Цель: Продолжите приведенный ниже текст о Гераклите, Пармениде и кризисе греческой мысли, начав сразу после его последнего предложения.

Статья:

╔══

Согласно Аристотелю, гераклитовский поток был несовместим с высшим законом мышления и делал невозможным всякое предикативное суждение. Было показано, что сам мастер признавал фиксированный повторяющийся порядок изменений, который можно было утверждать, если нельзя было утверждать ничего другого. Но принцип изменения, однажды допущенный, казалось, действовал как коррозийный растворитель, слишком мощный, чтобы его мог удержать какой-либо сосуд. Вскоре нашлись ученики, которые довели его до крайних последствий, что привело к упразднению всякой достоверности вообще. Во времена Платона было невозможно спорить с гераклитовцем; его никогда нельзя было привязать к определенному утверждению. Каждое суждение становилось ложным, как только оно было произнесено, или, вернее, прежде чем оно слетало с уст говорящего. Наконец, один выдающийся учитель этой школы отказался связывать себя словами и спорил исключительно на языке жестов. Наступил опасный спекулятивный кризис. На обоих концах эллинского мира путь научного исследования был прегражден: с одной стороны, теорией, исключающей небытие из мышления, а с другой — теорией, отождествляющей его с бытием. Светящийся луч рефлексии был поляризован на два расходящихся луча, каждый из которых был светом там, где другой был тьмой, и тьмой там, где другой был светом, каждый отрицал то, что утверждал другой, и утверждал то, что отрицал другой. В течение столетия физическая спекуляция учила, что Вселенная сформирована путем модификации единой вечной субстанции, чем бы эта субстанция ни была. К концу этого периода всякое становление было поглощено бытием в Элее, а все бытие — становлением в Эфесе. Каждое воззрение содержало часть истины, и такую, которая, возможно, никогда не была бы ясно осознана, если бы не была выдвинута на исключительный план. Но дальнейший прогресс был невозможен, пока две полуправды не были воссоединены. Мы можем сравнить Парменида и Гераклита с двумя высокими и крутыми пиками по обе стороны альпийского перевала. Каждый открывает широкий вид, прерываемый только со стороны своего противоположного соседа. И оплодотворяющий поток европейской мысли берет начало не с одного из них в отдельности, а имеет свой источник посередине между ними.

╚══

Исходные данные:
╔══

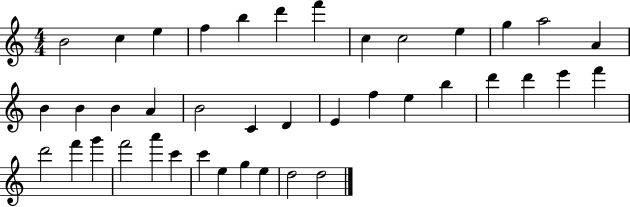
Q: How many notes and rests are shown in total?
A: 40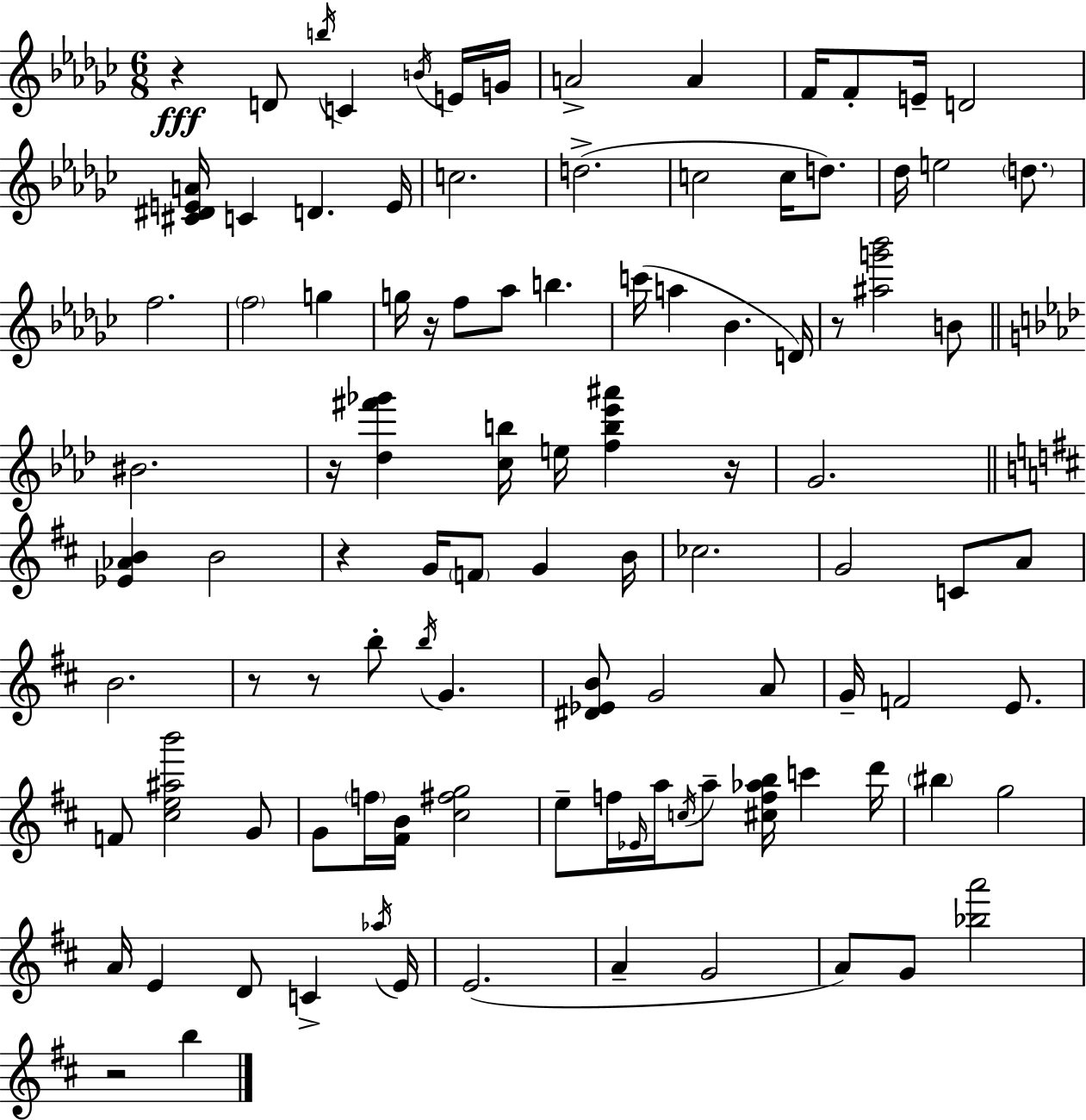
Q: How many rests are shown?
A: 9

╚══

Письменный ответ:
IV.

Теперь мы вступаем в последний период чисто объективной философии, эпоху посреднической и примиряющей, но все еще глубоко оригинальной спекуляции. Ее главные представители, с которыми нам только и предстоит иметь дело, — это Эмпедокл, атомисты Левкипп и Демокрит, а также Анаксагор. Существует значительное сомнение и трудность относительно порядка, в котором их следует расположить. Анаксагор был, несомненно, самым старшим, а Демокрит — самым молодым из четверых, разница между их возрастами составляла сорок лет. Также почти достоверно, что атомисты пришли после Эмпедокла. Но если мы примем знаменитое выражение Аристотеля буквально (поскольку нет причин, почему его не следует принимать), Анаксагор, хотя и родился раньше Эмпедокла, опубликовал свои взгляды в более поздний период. Был ли он также предвосхищен Левкиппом? Мы не можем сказать с уверенностью, но из сравнения их доктрин кажется вероятным, что это так; и во всех случаях человек, который натурализовал философию в Афинах и который своей теорией творческого разума обеспечивает переход к эпохе субъективной спекуляции, будет наиболее удобно помещен в конце досократического периода.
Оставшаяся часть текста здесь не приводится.